Dessa forma para promover a aprendizagem é preciso demonstrar interesse pelo que se quer, uma vez que a força de vontade é que dita as regras de um bom aprendizado, haja vista que para estudar e aprender é preciso não faze-lo apenas por obrigação e sim por prazer. Como nos sugere Demo (pág.76, 4ª edição, 2005) “É sempre uma boa idéia começar o semestre ou o ano com uma semana de avaliação, para podermos ter clareza sobre a condição de cada aluno. Quem não faz isso, começa dando aula e assim segue sem se preocupar muito se os alunos estão acompanhando, até porque entendem como acompanhamento à prova, e que pode ser totalmente reprodutiva”.
Tendo assim mais um grande desafio para o educador de hoje, despertar nas crianças a vontade de quererem estudar, para que se tornem emancipadas, oferecendo a elas um ambiente onde haja acolhimento, segurança e confiança, desenvolvendo estratégias permanentemente planejadas em função dos objetivos que se desejam alcançar, voltada para a pesquisa.

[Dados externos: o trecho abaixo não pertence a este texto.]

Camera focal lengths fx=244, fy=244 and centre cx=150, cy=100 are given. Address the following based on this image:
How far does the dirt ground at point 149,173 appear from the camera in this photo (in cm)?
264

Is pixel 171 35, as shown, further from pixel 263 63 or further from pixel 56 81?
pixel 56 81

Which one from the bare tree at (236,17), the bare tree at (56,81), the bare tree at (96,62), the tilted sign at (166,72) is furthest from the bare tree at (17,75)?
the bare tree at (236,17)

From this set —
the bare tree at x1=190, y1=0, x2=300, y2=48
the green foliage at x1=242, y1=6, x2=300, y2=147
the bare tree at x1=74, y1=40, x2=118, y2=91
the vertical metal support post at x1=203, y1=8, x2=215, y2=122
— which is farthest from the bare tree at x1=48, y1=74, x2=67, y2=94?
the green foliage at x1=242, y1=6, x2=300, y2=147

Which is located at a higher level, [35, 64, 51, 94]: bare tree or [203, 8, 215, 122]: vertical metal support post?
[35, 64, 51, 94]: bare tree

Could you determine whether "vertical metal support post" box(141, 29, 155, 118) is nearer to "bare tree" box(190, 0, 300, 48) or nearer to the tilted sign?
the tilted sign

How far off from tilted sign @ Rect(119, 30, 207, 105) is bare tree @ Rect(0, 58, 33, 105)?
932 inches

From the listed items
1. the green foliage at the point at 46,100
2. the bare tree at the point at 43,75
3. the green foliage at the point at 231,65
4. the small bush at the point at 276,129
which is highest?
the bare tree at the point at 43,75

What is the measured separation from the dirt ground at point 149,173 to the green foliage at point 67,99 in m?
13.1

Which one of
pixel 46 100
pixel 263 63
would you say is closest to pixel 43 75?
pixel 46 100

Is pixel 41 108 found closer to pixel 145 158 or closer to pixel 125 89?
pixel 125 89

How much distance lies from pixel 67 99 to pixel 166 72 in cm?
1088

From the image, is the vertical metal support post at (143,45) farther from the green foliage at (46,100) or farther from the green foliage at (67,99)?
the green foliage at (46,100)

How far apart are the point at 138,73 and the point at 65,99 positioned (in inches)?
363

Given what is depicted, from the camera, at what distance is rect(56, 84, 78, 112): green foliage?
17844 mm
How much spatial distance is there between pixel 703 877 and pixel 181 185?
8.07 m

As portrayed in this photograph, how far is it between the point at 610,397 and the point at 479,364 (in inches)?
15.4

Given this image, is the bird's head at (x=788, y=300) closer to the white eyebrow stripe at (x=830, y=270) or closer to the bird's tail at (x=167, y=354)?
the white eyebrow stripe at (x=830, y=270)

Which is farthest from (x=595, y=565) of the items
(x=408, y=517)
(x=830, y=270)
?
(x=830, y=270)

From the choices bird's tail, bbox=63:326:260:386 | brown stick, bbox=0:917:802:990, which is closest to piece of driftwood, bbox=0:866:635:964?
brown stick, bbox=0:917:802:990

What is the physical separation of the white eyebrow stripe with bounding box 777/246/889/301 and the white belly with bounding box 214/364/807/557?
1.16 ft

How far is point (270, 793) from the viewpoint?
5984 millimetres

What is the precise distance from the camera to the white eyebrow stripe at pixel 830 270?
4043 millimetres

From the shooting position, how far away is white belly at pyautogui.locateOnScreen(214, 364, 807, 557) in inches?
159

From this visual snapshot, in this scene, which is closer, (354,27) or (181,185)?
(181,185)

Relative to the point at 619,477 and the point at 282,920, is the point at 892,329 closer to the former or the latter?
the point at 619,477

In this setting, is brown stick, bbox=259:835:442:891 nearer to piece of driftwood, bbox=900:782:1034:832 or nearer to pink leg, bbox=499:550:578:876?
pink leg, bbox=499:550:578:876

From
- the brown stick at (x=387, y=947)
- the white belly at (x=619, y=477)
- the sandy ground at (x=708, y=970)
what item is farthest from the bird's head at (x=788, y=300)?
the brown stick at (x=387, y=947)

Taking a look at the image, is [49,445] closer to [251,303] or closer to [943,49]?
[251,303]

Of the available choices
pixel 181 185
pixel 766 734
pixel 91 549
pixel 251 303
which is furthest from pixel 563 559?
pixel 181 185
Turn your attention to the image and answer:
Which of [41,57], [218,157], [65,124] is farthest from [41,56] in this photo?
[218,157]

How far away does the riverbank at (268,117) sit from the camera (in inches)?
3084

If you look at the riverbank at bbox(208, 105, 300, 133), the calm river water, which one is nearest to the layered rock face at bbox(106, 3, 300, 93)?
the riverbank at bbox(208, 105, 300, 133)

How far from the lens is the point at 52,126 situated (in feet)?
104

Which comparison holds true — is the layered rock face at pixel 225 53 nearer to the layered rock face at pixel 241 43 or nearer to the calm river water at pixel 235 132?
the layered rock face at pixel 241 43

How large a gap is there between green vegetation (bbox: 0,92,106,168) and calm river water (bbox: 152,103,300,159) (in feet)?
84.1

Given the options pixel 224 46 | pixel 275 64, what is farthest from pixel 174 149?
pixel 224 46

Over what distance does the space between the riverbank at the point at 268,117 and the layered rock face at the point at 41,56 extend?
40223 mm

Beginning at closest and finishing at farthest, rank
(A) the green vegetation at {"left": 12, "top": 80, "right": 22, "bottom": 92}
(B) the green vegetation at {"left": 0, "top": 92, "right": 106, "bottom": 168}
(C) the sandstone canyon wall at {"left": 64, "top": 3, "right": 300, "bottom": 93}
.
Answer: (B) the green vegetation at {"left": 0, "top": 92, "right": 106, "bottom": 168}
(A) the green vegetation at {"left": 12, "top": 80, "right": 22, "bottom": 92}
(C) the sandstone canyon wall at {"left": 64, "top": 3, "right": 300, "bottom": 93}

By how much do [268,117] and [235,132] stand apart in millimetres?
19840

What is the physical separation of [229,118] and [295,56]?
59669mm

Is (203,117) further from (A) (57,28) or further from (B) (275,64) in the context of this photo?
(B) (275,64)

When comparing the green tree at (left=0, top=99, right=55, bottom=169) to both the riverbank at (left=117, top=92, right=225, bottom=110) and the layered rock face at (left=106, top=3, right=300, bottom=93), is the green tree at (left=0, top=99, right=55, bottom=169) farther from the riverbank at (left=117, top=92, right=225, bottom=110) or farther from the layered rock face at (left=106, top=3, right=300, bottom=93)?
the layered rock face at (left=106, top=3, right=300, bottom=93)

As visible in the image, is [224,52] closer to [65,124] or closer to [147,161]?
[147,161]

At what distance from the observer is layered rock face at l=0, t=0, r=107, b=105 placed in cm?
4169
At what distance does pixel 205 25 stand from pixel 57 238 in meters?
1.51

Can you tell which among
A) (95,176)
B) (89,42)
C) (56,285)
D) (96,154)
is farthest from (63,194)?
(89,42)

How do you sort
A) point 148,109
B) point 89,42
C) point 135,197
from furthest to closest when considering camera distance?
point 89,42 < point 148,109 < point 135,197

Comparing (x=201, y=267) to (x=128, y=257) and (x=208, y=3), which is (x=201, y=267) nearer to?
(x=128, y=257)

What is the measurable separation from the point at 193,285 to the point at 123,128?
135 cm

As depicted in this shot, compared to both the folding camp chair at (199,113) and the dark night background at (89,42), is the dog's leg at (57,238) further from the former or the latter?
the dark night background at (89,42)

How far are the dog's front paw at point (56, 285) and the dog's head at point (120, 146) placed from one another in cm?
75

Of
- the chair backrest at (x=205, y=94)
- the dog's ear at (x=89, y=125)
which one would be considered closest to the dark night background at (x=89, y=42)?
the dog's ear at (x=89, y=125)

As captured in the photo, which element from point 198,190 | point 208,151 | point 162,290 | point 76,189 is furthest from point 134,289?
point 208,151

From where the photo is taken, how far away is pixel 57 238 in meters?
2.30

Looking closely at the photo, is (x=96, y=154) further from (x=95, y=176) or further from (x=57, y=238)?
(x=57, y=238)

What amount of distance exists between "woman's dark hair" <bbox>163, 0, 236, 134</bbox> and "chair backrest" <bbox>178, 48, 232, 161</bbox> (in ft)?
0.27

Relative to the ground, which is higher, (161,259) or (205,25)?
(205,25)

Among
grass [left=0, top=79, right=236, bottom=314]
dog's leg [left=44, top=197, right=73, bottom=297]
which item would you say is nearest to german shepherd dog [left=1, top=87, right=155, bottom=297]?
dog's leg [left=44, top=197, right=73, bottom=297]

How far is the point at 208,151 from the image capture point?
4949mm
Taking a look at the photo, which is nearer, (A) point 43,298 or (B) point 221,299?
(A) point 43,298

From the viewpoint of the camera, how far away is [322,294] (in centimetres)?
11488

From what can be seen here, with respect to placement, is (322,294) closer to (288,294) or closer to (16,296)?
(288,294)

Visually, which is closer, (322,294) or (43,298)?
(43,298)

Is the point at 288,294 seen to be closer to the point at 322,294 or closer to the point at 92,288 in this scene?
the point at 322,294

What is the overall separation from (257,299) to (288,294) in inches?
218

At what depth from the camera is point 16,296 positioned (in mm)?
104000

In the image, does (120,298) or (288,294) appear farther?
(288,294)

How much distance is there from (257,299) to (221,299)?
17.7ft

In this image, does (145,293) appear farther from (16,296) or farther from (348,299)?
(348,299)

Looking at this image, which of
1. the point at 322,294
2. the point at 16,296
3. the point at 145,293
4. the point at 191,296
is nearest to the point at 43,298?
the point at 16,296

1 .1 -A pesquisa como parceira do aprender bem

Pode-se dizer que ela é a responsável direta pela aprendizagem por representar um conjunto de atividades que devem ser orientadas em busca de um determinado conhecimento, por contar com procedimento racional, cuja intenção é de obter esclarecimentos e respostas sobre determinados assuntos ou problemas, representando assim o retrato social do conhecimento em prol do bem comum.
O que vem reforçar ISÉGUIAS (2003) quando diz que “é através da pesquisa que se pode avançar e dominar novos conhecimentos, uma vez que, com esse procedimento o homem descobre verdades que antes permaneciam às escuras”.
O que leva a perceber que essa é uma verdade, bastando observar quantas vezes no nosso dia-a-dia nos deparamos com situações que exigem um esclarecimento baseado em pesquisa e o quanto ela instrumenta a aprendizagem, por colocar o homem direto com o objeto a ser pesquisado garantindo assim a qualidade da aprendizagem.
De forma que desperte no aluno a necessidade e a vontade de estar sempre em busca de novas formas de aprender e não apenas se atrelando ao que já sabe, mas que tenha o desejo e o prazer de sair em busca de respostas para suas dúvidas, rompendo com o medo do novo, das incertezas, se permitindo ir ao instigante ato da procura, fazendo com que o ato de aprender se transforme em prazer.
Deixando perceber a importância da mesma e o quanto tem sido usada em todas as áreas do conhecimento humano, cada uma com sua visão, mas que todas contribuem de forma grandiosa na formação do indivíduo, permitindo assim errar, e rever para tentar acertar, pois segundo Demo” quem não erra, não duvida, não pode aprender”.
O que nos dá a certeza de que os erros, dúvidas e indagações e que nos impulsionam despertando a curiosidade que nos leva a uma busca incessante ao conhecimento, e é essa busca que faz com que descubra, construa e reconstrua seu aprendizado de forma que garanta assim melhor qualidade de vida.
De forma que possam compreender a realidade, e que o ato de pesquisar não seja limitado apenas no espaço escolar, mas extra-classe, por ser a rua espaço que pode e deve propiciar a aprendizagem de novos conhecimentos, construindo novos conceitos, adotando novos procedimentos e novas atitudes, tornando-os mais curiosos e questionadores, preparando-os para a vida.
O que vem reforçar Demo (1996a) quando diz que “O aluno não vem para a escola escutar aula. Vem para construir conhecimento e arquitetar sua cidadania integral (corporal, emocional e espiritual). Sala de aula é, antes de tudo, ambiente de estudo e pesquisa, pela razão simples de que pesquisa é o ambiente de aprendizagem. Pesquisa não é atividade esporádica, eventual, voluntária, intermitente, mas centro da dinâmica autopoiética da aprendizagem.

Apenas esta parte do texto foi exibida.